The Hock, or Hock Tyde, was held on Monday and Tuesday fortnight after Easter: Monday for men and Tuesday for women, when they stretched a rope across the road, intercepting all passengers, and made them pay tribute.

Reverend J. J. S. Bird, The Preacher’s Analyst, Vol. IX

Both days of Hocktide consisted of flirtatious horseplay, fundraising, and general silliness. On Hock Monday, tradition held that men would bind or tie women with rope, then demand a kiss or money in return for their release. On Hock Tuesday the roles would switch, with women catching men instead. Ropes would be drawn across highways, which restricted the freedom of passage that was legally assigned to the King’s highways, stopping travellers. Those who were held up by the rope, and of the designated sex of the day, would pay with money or kisses for their release.
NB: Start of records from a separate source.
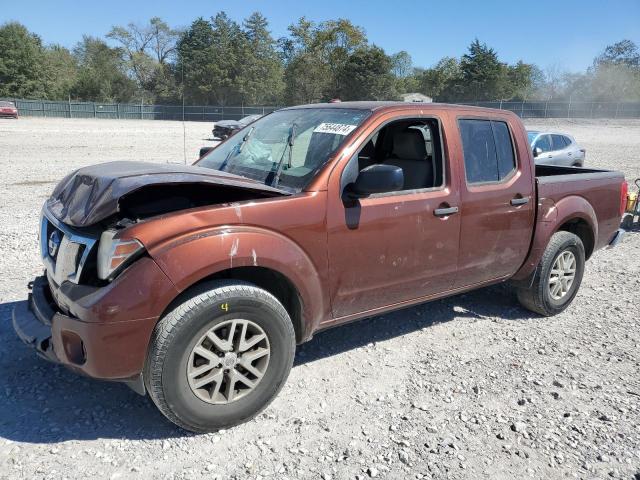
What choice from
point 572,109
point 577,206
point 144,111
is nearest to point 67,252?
point 577,206

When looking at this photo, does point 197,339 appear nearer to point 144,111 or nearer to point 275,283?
point 275,283

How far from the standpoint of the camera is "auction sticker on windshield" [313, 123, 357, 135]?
3670 millimetres

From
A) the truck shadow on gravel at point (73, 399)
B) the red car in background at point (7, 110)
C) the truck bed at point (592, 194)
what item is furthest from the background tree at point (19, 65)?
the truck bed at point (592, 194)

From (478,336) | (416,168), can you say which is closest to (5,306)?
(416,168)

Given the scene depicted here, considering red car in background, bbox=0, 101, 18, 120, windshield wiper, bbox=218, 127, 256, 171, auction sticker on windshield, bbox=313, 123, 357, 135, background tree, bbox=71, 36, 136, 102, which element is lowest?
windshield wiper, bbox=218, 127, 256, 171

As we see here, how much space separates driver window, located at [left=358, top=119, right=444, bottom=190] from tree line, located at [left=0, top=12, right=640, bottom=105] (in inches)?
2384

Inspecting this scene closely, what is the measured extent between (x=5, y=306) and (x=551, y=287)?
4.96 m

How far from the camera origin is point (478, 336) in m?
4.62

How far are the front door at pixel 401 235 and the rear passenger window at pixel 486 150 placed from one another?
29cm

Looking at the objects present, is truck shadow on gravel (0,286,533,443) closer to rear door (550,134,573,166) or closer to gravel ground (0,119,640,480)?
gravel ground (0,119,640,480)

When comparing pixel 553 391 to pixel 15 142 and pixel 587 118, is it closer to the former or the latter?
pixel 15 142

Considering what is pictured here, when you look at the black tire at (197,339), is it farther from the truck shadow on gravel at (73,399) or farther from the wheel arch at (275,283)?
the truck shadow on gravel at (73,399)

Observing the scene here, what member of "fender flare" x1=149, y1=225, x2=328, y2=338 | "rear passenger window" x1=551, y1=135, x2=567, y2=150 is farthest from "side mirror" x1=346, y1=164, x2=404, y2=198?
"rear passenger window" x1=551, y1=135, x2=567, y2=150

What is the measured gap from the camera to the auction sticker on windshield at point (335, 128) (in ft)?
12.0
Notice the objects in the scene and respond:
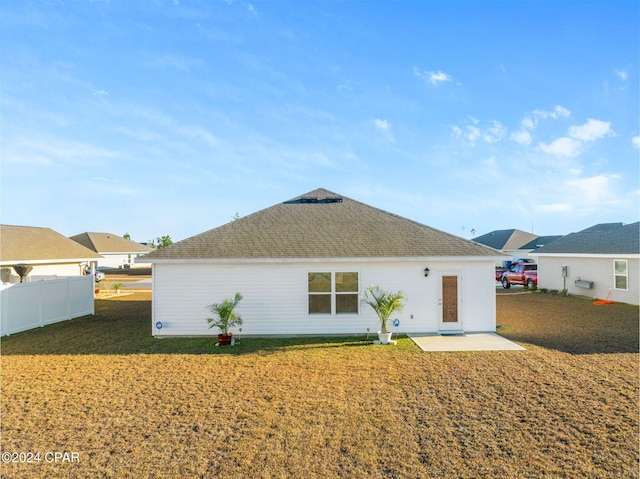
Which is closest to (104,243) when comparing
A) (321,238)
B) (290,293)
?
(290,293)

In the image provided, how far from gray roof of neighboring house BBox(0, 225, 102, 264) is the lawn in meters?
11.0

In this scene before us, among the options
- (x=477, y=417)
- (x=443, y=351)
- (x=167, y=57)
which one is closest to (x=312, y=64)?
(x=167, y=57)

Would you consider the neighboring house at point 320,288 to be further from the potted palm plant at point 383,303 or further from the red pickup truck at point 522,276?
the red pickup truck at point 522,276

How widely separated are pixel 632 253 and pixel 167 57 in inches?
964

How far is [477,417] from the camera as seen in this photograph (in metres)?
5.00

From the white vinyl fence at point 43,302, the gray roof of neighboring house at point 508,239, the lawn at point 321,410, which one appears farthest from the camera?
the gray roof of neighboring house at point 508,239

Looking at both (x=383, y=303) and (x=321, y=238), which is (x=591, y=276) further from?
(x=321, y=238)

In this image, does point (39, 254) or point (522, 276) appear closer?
point (39, 254)

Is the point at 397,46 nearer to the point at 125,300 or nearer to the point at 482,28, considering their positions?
the point at 482,28

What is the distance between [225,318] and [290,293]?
86.5 inches

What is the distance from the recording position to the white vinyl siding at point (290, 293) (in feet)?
33.5

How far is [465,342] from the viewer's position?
9266 mm

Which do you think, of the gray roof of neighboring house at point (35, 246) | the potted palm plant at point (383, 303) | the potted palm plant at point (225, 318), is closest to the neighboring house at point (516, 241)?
the potted palm plant at point (383, 303)

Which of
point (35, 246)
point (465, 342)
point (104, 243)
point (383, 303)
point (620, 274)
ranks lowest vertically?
point (465, 342)
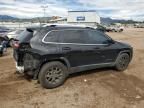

The coins collected during Hocktide were donated to the fabric funds for local parish churches, and it has been documented that women raised considerably more money than men. There were regional variations which mainly involved the roles being reversed on each day, so men were caught on Hock Monday and women on Hock Tuesday, though the records of this were mostly written after the fact, as opposed to the contemporary documentation which follows that women ruled on Hock Day. There is also some contention that the entire two days of Hocktide was less amusing than it was portrayed, with the linking of kisses in kind in lieu of payment to the collecting of rent, and it is possible the festival itself grew as an ironic ridiculing of and rebellion against the actions of predatory landlords.

Hocktide was banned by Henry VIII, though it continued to take place informally throughout the country and was known as Rope Monday and Binding Tuesday. It was eventually restored to the national calendar by Elizabeth I, but later fell out of favour. By the Victorian era, Hocktide was long passed, with the only surviving celebrations taking place in Hungerford, Berkshire, where Hock Tuesday is known as Tutti Day. In Hungerford, Tutti Men are elected by the Hocktide Council to go door to door throughout the town collecting rent money or kisses. The Tutti Men carry Tutti Poles—wooden staffs topped with flowers and oranges—and are accompanied by the Town Crier and an entourage who distribute oranges to visited households.